— Постой тут, — Майкл отстранил от себя Сару. — Мне там чё-то сказать хотят. Про тебя небось, — он улыбнулся.
— Не на кастинг!.. — раздражённо бросил кто-то в спину.
В комнате комиссии было душно от двух переносных прожекторов с отражателями. По центру стоял стул, перед ним — камера на штативе.
— Привет, — сказал Майкл, останавливаясь за спинкой стула. — Я с Сарой, — он ткнул пальцем за спину.
— Дженни, смотри, какой интересный типаж, — щетинистый парень повернулся к соседке, светловолосой девушке в чёрной футболке. — Явно же харизматик.
Дженни подняла брови:
— Допустим…
— Герой-любовник и неврастеник? — задумчиво спросил мужчина с бабочкой сам у себя и пристально оглядел Майкла. — Любопытно… Редкое амплуа.
— Как вас зовут? — спросил молодой человек, перестав шептаться с соседкой.
— Майкл, — ответил тот.
— Майкл, расскажите немного о себе, — улыбнулась Дженни.
— Мне двадцать один. Я из Хакни. А что?
— Майкл из Хакни — и всё? — Седая дама в очках слегка поморщилась, будто у нее внезапно заболела голова, и постучала карандашом по столу.

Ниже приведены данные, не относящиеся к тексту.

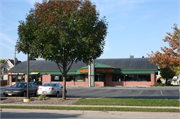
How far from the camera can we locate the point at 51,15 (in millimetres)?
14094

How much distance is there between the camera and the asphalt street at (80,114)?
9828 mm

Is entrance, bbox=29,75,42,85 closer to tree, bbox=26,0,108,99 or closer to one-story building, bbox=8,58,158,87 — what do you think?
one-story building, bbox=8,58,158,87

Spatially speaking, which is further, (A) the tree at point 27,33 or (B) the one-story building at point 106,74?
(B) the one-story building at point 106,74

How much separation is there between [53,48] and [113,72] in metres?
32.3

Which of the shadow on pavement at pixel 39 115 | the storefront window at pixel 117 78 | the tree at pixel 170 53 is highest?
the tree at pixel 170 53

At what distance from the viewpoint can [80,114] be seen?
10.6 metres

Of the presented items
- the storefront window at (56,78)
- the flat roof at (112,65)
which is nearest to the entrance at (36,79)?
the flat roof at (112,65)

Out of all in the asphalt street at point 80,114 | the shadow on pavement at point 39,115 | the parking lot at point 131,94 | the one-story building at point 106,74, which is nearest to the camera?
the asphalt street at point 80,114

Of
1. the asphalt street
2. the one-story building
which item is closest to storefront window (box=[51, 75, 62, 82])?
the one-story building

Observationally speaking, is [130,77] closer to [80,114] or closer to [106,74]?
[106,74]

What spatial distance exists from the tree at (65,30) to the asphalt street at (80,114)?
430cm

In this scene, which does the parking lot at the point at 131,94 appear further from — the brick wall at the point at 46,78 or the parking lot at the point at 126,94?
the brick wall at the point at 46,78

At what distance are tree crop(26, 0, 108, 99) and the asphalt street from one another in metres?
4.30

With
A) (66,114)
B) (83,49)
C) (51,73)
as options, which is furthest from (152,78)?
(66,114)
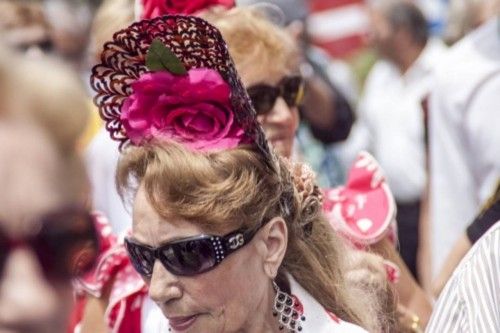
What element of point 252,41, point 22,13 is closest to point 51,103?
point 252,41

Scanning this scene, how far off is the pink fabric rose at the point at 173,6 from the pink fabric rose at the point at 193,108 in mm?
916

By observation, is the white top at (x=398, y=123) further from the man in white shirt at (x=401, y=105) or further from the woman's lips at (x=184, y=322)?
the woman's lips at (x=184, y=322)

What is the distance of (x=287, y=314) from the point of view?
3.91 metres

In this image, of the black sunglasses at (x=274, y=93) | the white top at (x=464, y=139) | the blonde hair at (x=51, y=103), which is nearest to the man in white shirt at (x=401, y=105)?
the white top at (x=464, y=139)

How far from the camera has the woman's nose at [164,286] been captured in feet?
12.4

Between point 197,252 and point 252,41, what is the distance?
1.19 metres

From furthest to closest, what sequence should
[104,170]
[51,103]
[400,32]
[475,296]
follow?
[400,32] < [104,170] < [475,296] < [51,103]

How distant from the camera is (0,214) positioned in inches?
88.7

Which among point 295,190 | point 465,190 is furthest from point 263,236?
point 465,190

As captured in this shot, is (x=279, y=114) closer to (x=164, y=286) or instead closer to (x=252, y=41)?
(x=252, y=41)

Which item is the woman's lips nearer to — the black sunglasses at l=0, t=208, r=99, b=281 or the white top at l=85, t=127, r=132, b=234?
the black sunglasses at l=0, t=208, r=99, b=281

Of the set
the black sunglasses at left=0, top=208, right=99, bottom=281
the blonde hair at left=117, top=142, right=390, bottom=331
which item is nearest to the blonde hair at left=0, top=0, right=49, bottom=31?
the blonde hair at left=117, top=142, right=390, bottom=331

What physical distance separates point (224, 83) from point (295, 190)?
13.9 inches

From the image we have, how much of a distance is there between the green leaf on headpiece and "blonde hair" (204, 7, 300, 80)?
970mm
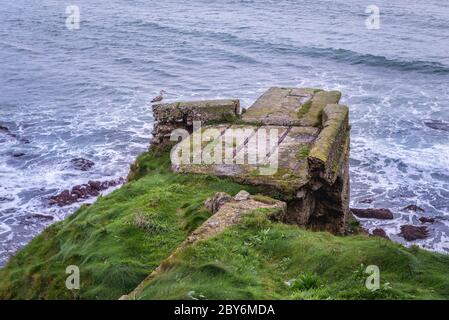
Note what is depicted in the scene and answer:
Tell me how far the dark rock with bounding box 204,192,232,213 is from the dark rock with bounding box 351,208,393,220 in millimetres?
12211

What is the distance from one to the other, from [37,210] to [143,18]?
35.6 m

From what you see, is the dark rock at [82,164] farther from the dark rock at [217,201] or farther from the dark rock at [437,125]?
the dark rock at [437,125]

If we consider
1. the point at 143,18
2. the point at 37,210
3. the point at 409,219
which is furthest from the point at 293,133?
the point at 143,18

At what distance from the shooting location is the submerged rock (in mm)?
20375

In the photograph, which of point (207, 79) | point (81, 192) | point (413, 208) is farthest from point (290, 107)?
point (207, 79)

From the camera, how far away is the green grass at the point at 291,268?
19.3 ft

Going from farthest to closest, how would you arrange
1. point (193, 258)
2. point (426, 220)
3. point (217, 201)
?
point (426, 220), point (217, 201), point (193, 258)

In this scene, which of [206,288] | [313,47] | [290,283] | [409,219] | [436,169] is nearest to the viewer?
[206,288]

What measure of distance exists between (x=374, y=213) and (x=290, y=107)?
28.2 feet

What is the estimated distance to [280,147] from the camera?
10656 millimetres

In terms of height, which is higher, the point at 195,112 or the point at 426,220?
the point at 195,112

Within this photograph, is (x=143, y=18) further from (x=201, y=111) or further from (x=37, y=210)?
(x=201, y=111)

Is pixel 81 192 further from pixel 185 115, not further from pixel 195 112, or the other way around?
pixel 195 112

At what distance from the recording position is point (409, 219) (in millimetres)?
19625
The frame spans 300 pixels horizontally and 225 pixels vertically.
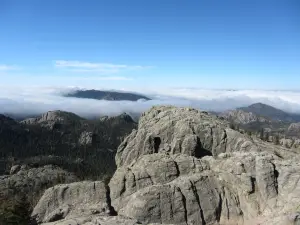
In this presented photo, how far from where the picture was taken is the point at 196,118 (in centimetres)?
11481

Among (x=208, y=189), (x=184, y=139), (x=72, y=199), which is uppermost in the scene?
(x=184, y=139)

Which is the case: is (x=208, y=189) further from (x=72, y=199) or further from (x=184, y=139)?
(x=184, y=139)

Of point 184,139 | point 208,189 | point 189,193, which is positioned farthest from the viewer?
point 184,139

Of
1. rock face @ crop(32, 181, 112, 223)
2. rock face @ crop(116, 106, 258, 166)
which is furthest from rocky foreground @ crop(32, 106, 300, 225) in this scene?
rock face @ crop(116, 106, 258, 166)

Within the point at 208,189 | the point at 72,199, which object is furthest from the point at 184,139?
the point at 72,199

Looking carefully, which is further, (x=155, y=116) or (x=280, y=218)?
(x=155, y=116)

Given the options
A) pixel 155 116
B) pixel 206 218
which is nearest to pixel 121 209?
pixel 206 218

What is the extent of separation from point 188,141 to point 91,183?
30.2 m

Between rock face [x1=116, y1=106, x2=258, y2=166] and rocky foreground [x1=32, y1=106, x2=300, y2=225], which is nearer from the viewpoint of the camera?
rocky foreground [x1=32, y1=106, x2=300, y2=225]

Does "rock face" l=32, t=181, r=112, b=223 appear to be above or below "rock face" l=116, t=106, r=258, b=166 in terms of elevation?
below

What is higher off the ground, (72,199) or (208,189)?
(208,189)

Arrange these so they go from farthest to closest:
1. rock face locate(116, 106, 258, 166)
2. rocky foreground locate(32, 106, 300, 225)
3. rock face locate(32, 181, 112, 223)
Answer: rock face locate(116, 106, 258, 166) → rock face locate(32, 181, 112, 223) → rocky foreground locate(32, 106, 300, 225)

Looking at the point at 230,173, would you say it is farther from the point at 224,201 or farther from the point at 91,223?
the point at 91,223

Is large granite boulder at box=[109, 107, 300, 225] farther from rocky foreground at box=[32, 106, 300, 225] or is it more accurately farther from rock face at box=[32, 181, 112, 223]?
rock face at box=[32, 181, 112, 223]
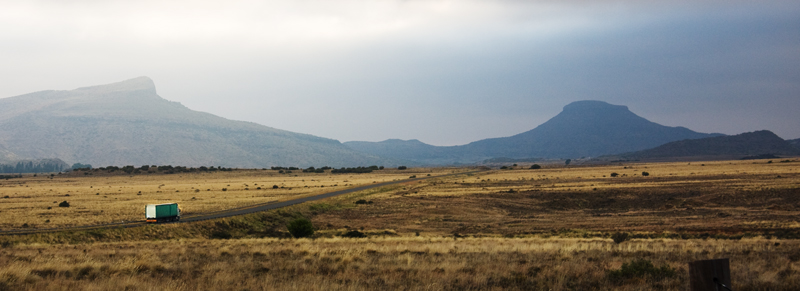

— А вам зачем? — спросил он.
— Майкл, как ваша фамилия? — парень хмурился, листая бумаги в папке перед собой. — Я не могу найти вашу анкету.
— Так её там и нет, — Майкл пожал плечами.
— Как это — нет? — удивилась Дженни.
— Я ж сказал, я с Сарой. С подругой. Это она к вам хочет.
— А вы не хотите? — цепко спросил парень.
Майкл криво усмехнулся:
— А вы чё, предлагаете?..
— У вас есть актёрское образование? — вздохнула седая дама в очках.
— Школа считается? — спросил Майкл.
— Гилдхоллская школа музыки и театра? — оживилась Дженни. — Или Королевская школа драмы?..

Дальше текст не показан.